Deux caches, TTL commun WORKFLOW_CACHE_TTL (1 h par défaut), tous deux vidés à chaque switch_wms_profile (D8).

Cache Contenu Purge
workflows ~3 700 workflows TTL, ou bascule de profil
AD un cache par type (20 types, ~38 800 éléments) TTL par type, ou bascule de profil

Les inspecter sans redémarrer : l'outil get_application_summary liste les types chargés et leur nombre d'éléments — un type absent signifie simplement qu'il n'a jamais été demandé dans cette session (D10).

Signature d'un chargement dans les logs :

[AD] Cache expired or empty, fetching Resource...
[AD] Fetching Resource: offset=0, pageSize=15000
[AD] Fetched 15000 Resource (total: 15000)
[AD] Fetching Resource: offset=15000, pageSize=15000
...
[AD] Successfully cached 29374 Resource
[AD] Cache hit: Resource (29374 elements)      <- appels suivants

Une première requête sur Resource prend plusieurs dizaines de secondes : ce n'est pas un blocage, c'est la pagination. Les suivantes sont instantanées.


7. Symptômes → causes

Symptôme Cause probable Vérification
Le serveur n'apparaît pas dans Claude Desktop chemin invalide dans claude_desktop_config.json, ou Claude pas redémarré ouvrir %APPDATA%\Claude\logs\
Unexpected token … is not valid JSON quelque chose a écrit sur stdout chercher un console.log() ajouté (D6)
injecting env (0) .env introuvable en packagé : le placer à côté de l'exe (D7)
No WMS profile selected DEFAULT_WMS_PROFILE absent ou invalide c'est un état normal — appeler switch_wms_profile
Authentication failed: … 400 tenant_code ou credentials erronés npm test -- <PROFIL> (D2)
Boucle refresh failed / Authenticating credentials invalides npm test
ETIMEDOUT / ECONNREFUSED host injoignable (VPN, pare-feu) Test-NetConnection <host> -Port 443
timeout of 30000ms exceeded requête trop lourde ajouter un Where, réduire take, ou augmenter QUERY_TIMEOUT
Successfully cached 0 workflows réponse non enveloppée par entities D4
Recherche vide sur un élément existant casse des propriétés (name vs Name) D5
Log access is disabled for SaaS profile profil SAAS=true comportement voulu (D9), utiliser les outils API
Erreur de compilation LINQ sur une date DateTime.Now employé date littérale (D12)

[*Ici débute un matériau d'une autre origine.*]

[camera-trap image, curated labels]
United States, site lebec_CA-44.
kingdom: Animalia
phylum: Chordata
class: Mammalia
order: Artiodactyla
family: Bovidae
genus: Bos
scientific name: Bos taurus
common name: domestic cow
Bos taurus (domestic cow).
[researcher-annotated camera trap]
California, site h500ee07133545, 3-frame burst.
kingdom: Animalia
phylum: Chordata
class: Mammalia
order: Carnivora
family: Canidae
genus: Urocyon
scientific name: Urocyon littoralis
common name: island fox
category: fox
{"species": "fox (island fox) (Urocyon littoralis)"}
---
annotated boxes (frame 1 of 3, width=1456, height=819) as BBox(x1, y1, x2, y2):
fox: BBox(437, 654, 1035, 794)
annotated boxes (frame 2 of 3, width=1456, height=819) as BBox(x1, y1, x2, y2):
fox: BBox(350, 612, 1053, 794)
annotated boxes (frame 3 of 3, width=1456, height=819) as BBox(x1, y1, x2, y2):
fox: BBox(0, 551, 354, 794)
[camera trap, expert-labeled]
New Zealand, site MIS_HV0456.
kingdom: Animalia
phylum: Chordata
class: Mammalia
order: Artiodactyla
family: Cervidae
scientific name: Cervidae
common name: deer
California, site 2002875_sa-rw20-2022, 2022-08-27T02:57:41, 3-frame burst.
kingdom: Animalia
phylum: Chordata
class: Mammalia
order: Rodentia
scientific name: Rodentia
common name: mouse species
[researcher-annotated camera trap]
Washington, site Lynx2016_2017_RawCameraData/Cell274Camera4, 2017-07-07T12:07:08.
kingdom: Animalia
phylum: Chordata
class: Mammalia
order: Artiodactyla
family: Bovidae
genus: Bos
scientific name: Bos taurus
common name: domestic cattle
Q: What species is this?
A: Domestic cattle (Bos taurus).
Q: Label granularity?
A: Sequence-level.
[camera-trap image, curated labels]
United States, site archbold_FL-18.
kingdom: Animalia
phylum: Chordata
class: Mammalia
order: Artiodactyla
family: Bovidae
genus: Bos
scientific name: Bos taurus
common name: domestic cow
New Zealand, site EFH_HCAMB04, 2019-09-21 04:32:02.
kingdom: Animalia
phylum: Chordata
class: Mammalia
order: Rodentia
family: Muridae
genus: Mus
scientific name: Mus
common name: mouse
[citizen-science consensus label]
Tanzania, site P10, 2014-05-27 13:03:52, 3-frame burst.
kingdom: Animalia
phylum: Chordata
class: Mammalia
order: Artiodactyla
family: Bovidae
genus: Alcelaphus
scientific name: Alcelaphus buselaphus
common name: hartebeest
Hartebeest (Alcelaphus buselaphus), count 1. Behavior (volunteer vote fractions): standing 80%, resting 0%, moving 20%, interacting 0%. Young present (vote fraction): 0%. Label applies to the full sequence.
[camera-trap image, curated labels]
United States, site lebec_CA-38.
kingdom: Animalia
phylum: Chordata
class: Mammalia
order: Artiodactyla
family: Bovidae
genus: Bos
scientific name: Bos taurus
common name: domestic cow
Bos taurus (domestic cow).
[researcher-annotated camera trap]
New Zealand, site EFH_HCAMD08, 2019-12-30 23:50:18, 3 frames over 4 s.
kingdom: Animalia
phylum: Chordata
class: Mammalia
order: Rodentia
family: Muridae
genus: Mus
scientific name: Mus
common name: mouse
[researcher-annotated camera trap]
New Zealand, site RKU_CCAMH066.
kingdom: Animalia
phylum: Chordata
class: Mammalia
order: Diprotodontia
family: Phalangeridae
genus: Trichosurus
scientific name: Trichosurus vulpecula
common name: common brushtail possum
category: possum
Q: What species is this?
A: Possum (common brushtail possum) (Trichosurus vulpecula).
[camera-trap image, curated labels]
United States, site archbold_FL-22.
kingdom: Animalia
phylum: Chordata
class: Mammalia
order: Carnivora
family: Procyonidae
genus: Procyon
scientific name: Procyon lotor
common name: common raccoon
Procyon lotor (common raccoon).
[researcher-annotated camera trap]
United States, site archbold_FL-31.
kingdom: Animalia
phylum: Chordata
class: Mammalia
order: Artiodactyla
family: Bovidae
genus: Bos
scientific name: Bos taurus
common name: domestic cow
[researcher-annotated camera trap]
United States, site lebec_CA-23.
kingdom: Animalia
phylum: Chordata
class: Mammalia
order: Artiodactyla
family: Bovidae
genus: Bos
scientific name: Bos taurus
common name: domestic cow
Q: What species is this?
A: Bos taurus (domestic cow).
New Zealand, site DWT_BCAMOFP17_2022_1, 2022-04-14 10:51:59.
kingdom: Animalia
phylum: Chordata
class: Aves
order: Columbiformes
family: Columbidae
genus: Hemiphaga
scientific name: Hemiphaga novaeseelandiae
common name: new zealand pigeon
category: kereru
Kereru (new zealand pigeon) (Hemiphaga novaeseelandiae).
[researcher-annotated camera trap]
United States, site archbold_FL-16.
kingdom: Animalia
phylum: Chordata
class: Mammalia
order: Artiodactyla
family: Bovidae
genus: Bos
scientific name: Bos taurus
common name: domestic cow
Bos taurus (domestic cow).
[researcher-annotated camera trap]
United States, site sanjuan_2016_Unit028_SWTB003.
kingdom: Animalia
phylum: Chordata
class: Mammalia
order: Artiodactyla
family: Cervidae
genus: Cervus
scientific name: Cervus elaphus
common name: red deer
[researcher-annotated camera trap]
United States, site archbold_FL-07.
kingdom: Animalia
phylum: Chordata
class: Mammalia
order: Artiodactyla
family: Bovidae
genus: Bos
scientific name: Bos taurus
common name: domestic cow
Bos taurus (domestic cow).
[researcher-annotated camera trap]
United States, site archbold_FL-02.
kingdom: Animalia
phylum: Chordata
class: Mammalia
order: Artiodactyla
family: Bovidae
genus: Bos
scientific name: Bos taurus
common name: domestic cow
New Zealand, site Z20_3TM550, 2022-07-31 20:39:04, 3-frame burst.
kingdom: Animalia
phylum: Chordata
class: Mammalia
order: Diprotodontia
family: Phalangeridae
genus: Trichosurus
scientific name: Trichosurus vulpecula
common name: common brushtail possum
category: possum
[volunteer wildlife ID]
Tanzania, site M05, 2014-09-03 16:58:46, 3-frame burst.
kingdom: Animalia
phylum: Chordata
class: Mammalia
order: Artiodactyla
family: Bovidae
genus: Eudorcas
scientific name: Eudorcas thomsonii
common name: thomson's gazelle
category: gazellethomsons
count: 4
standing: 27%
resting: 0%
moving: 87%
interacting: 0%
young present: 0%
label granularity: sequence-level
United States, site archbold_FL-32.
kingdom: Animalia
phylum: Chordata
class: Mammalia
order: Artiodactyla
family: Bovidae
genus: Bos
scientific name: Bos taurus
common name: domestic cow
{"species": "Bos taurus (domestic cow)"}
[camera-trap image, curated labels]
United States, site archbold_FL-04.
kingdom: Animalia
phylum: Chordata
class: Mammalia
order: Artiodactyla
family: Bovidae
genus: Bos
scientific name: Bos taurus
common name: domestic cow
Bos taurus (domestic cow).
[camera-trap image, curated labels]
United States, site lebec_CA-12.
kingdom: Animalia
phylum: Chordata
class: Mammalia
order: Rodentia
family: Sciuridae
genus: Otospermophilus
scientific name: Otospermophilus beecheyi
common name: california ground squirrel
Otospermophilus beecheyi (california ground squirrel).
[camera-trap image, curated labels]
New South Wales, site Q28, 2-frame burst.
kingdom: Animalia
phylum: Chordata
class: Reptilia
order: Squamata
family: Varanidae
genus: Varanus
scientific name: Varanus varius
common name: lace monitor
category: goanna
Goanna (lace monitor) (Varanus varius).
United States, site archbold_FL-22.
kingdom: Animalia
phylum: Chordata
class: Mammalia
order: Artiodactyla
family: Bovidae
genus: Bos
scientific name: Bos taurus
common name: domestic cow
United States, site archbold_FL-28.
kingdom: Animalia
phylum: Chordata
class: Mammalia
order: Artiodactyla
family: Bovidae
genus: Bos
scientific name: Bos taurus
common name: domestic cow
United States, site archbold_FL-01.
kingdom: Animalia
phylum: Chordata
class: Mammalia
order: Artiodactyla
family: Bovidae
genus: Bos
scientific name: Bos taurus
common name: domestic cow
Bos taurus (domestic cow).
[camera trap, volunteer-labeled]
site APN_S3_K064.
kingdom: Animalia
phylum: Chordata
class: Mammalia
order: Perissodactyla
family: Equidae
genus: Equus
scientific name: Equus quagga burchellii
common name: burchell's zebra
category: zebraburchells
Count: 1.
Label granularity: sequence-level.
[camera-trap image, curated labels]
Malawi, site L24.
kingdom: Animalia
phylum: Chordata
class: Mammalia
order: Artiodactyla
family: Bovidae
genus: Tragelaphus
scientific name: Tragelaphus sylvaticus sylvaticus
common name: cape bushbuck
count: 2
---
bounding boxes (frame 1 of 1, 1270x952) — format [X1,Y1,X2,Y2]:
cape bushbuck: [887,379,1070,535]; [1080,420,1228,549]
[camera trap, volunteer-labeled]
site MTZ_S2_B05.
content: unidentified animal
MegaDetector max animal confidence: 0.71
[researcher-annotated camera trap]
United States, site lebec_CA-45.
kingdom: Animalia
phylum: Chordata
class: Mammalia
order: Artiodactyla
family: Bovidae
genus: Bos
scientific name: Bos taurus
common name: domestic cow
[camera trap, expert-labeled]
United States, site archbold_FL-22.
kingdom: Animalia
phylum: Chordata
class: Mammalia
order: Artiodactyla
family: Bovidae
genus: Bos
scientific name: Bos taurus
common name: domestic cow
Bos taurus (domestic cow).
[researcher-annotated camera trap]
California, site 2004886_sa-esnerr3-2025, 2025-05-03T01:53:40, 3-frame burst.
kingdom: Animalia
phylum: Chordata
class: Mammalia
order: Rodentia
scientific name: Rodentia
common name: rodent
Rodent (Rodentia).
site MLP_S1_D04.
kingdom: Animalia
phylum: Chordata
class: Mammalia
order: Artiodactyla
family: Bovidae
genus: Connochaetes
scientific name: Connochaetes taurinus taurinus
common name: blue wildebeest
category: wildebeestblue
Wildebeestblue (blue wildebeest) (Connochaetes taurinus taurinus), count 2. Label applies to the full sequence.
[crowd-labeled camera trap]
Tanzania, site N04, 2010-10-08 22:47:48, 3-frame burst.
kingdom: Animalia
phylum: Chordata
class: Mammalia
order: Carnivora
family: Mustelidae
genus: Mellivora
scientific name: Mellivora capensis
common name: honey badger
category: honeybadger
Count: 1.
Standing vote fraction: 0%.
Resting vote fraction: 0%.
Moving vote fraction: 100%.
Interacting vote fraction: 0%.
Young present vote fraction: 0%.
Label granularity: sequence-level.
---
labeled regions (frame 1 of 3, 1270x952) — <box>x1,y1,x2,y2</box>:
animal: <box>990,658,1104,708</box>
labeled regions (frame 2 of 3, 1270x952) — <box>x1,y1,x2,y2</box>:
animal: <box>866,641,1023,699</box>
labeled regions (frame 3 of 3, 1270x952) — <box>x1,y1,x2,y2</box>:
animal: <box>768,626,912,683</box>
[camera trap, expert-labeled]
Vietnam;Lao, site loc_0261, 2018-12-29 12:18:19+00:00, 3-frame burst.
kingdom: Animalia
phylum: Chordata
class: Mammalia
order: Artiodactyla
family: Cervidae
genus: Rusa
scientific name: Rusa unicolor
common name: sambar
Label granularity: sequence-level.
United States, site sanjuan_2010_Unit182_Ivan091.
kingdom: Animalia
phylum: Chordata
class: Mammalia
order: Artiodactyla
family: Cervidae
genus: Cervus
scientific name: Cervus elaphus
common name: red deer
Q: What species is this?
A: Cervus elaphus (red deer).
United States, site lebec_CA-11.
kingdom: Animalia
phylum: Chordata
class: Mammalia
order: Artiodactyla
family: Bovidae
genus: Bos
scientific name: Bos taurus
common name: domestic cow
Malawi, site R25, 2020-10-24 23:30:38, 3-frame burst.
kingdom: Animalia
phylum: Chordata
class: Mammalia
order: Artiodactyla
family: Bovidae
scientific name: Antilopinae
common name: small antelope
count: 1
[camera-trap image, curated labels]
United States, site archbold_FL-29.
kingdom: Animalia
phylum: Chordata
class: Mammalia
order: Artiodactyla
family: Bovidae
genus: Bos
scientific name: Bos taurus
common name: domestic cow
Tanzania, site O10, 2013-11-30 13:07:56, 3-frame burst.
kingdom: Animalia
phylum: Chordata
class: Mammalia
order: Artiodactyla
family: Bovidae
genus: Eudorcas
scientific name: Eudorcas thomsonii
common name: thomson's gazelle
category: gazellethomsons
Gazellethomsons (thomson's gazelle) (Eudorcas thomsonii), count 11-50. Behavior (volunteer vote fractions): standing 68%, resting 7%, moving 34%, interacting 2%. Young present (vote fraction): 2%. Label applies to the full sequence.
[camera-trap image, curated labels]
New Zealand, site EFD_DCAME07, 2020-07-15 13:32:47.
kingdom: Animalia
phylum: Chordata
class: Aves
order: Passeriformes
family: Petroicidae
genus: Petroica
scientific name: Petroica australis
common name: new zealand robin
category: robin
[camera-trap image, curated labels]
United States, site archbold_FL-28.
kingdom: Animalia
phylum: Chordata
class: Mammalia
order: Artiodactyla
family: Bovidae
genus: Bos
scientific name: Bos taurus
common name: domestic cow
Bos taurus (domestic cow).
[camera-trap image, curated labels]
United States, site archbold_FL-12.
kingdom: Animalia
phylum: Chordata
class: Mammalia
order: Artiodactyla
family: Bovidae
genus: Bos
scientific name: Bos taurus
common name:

8. Ce qui n'est pas instrumenté

À connaître avant de promettre une supervision qui n'existe pas :

  • Pas de healthcheck exposé, ni HTTP ni MCP. npm test est le seul contrôle automatisable, et il faut le lancer soi-même.
  • Pas de métriques : ni compteur d'appels, ni latence, ni taux d'erreur.
  • Pas de fichier de log propre au serveur : tout est capté par Claude Desktop, avec sa rotation à lui.
  • Pas d'alerte : une panne d'authentification n'est visible qu'au prochain appel d'un outil.
  • uncaughtException et unhandledRejection sont journalisés mais n'arrêtent pas le processus (src/index.js). Le serveur peut donc survivre dans un état dégradé — d'où l'intérêt de relire les logs jusqu'au début en cas de comportement erratique, et non seulement la dernière erreur.